▸ **Required work**
Reproduce each line of the data below verbatim, leaving out the pictures.

■ ■ ■ ■

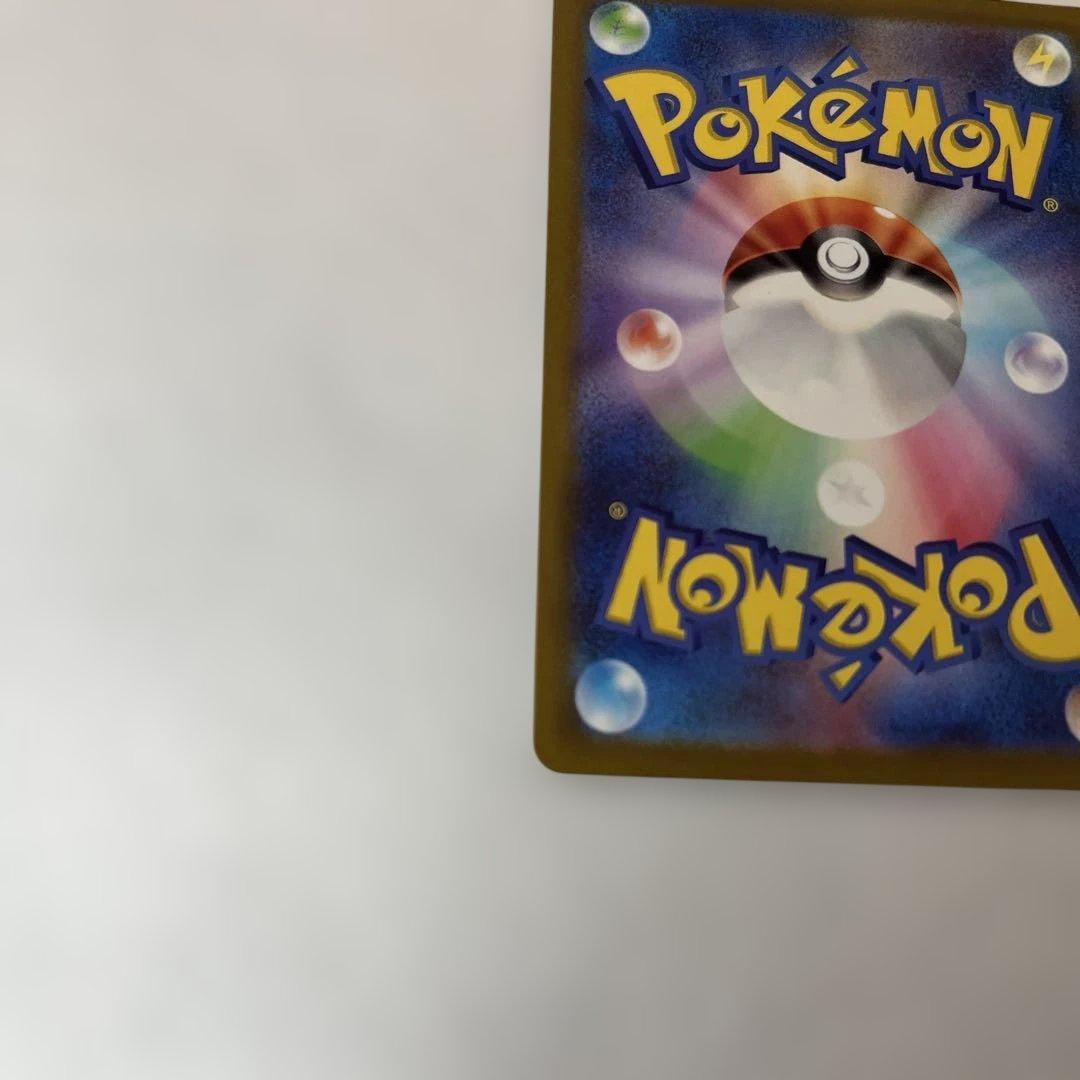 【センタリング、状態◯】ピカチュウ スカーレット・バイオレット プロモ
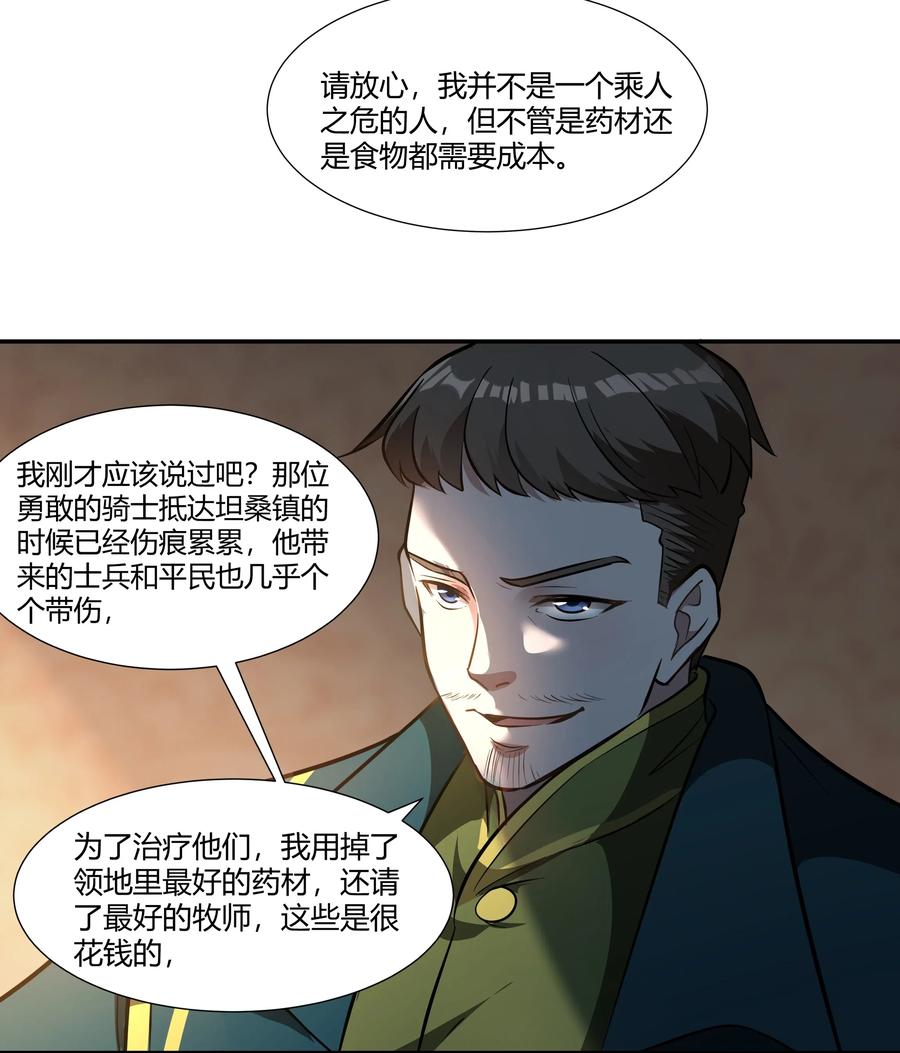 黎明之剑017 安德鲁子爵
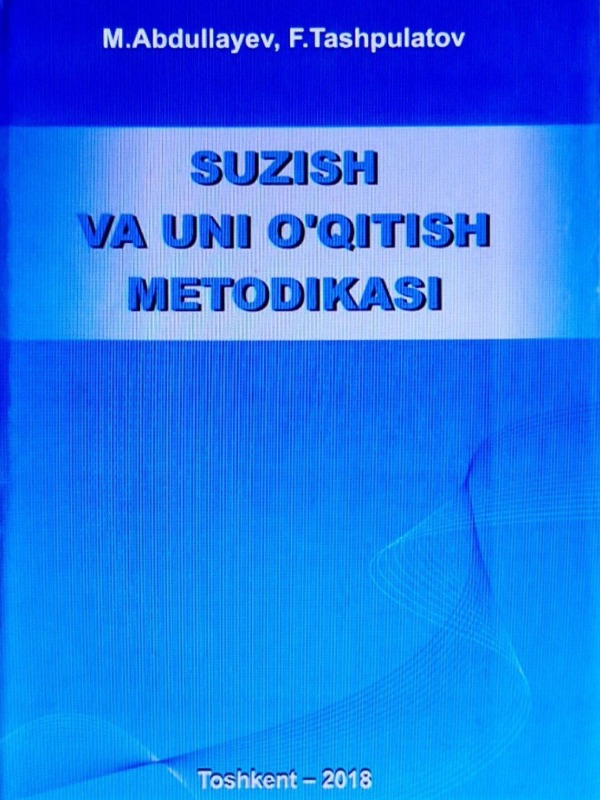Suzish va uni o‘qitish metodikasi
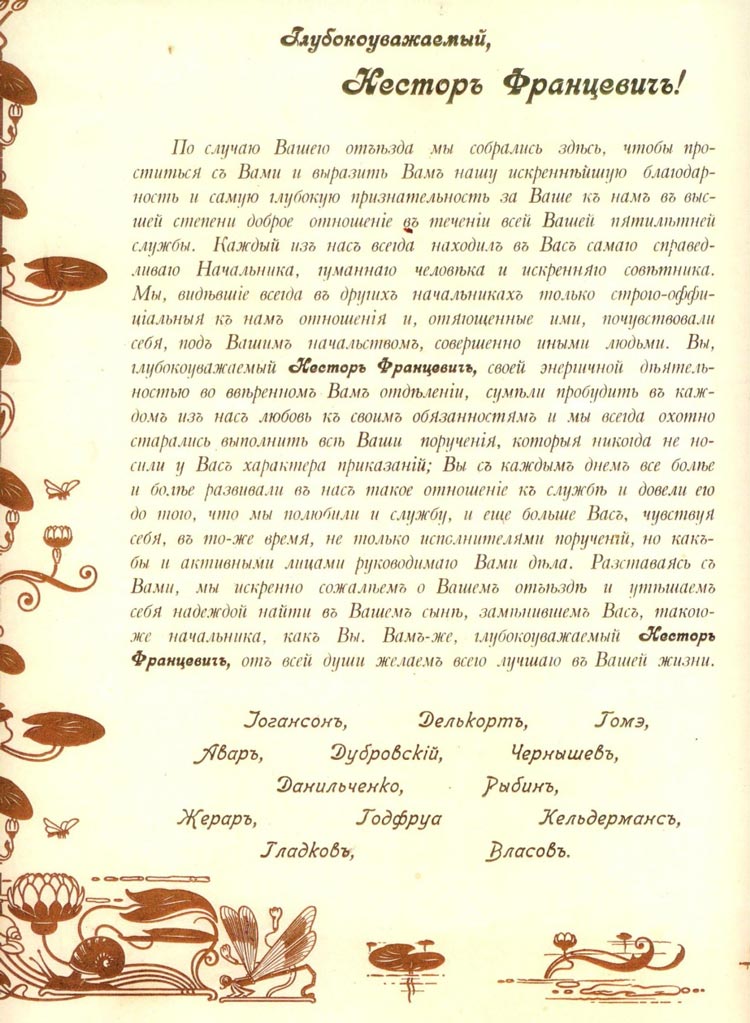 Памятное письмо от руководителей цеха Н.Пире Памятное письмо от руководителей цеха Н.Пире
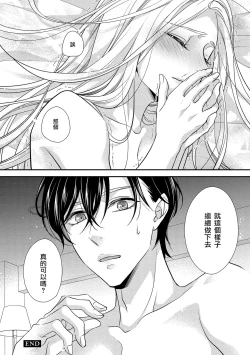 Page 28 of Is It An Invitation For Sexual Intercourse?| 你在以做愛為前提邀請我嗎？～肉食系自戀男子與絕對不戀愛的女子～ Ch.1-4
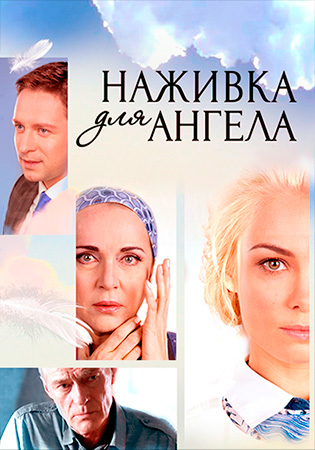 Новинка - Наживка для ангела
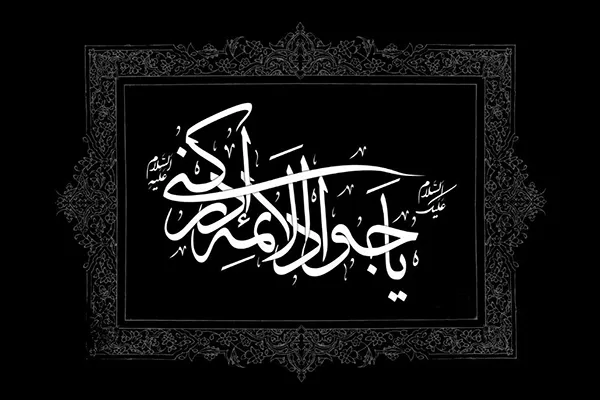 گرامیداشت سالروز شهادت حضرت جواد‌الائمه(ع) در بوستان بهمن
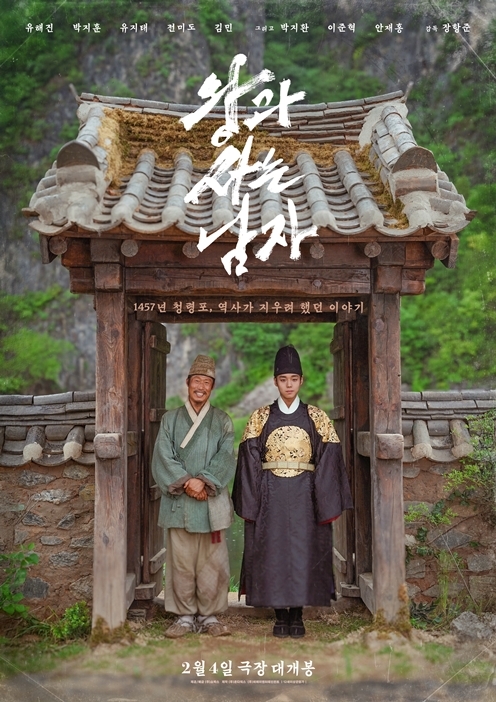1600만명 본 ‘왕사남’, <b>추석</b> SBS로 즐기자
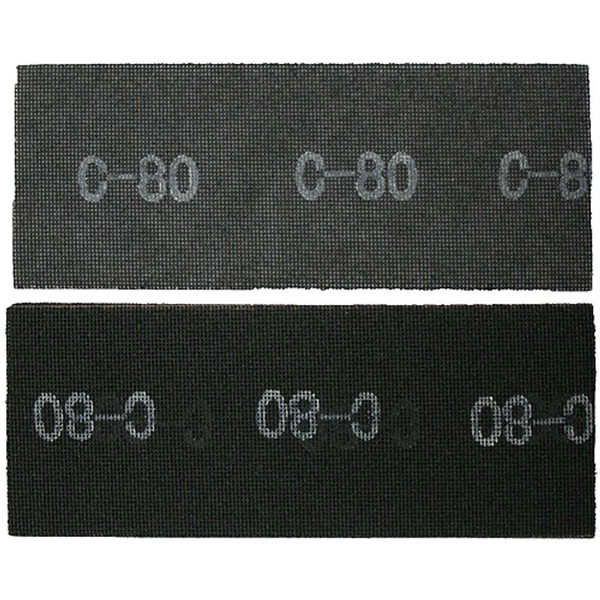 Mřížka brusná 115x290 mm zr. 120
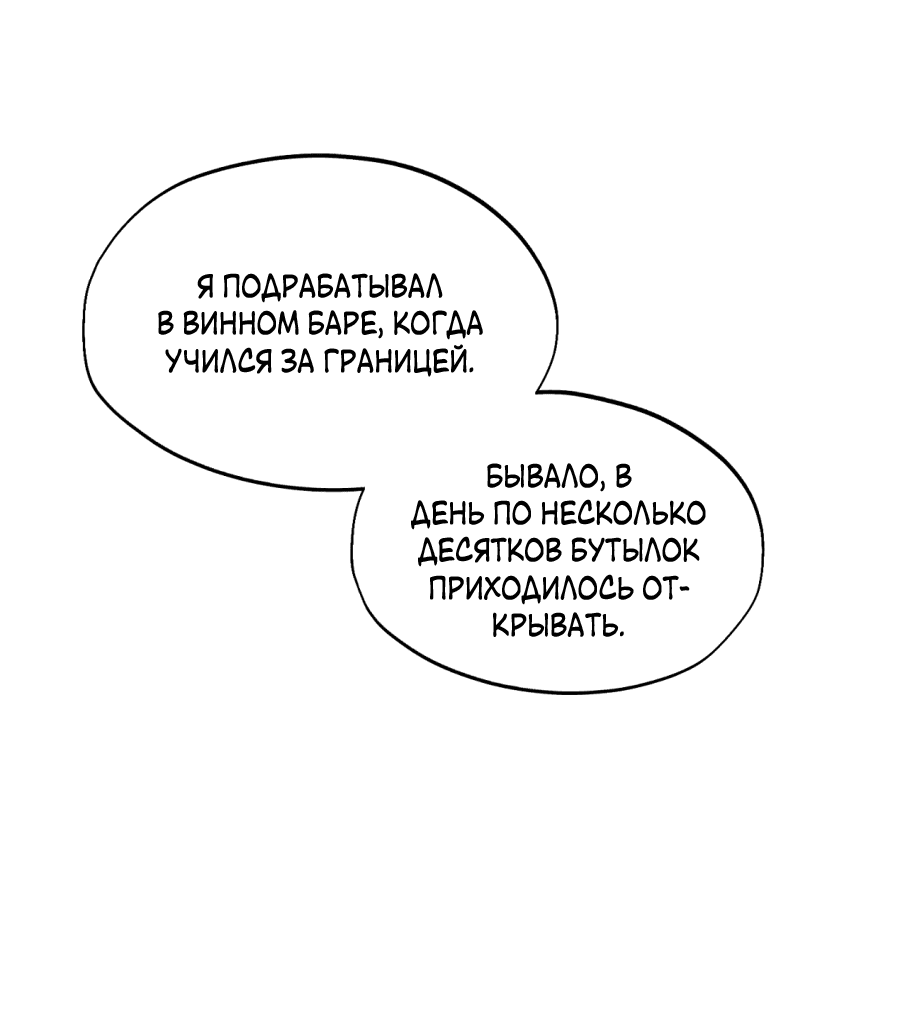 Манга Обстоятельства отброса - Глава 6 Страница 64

■ ■ ■ ■

▸ **Task result**
 【センタリング、状態◯】ピカチュウ スカーレット・バイオレット プロモ
 黎明之剑017 安德鲁子爵
Suzish va uni o‘qitish metodikasi
 Памятное письмо от руководителей цеха Н.Пире Памятное письмо от руководителей цеха Н.Пире
 Page 28 of Is It An Invitation For Sexual Intercourse?| 你在以做愛為前提邀請我嗎？～肉食系自戀男子與絕對不戀愛的女子～ Ch.1-4
 Новинка - Наживка для ангела
 گرامیداشت سالروز شهادت حضرت جواد‌الائمه(ع) در بوستان بهمن
1600만명 본 ‘왕사남’, <b>추석</b> SBS로 즐기자
 Mřížka brusná 115x290 mm zr. 120
 Манга Обстоятельства отброса - Глава 6 Страница 64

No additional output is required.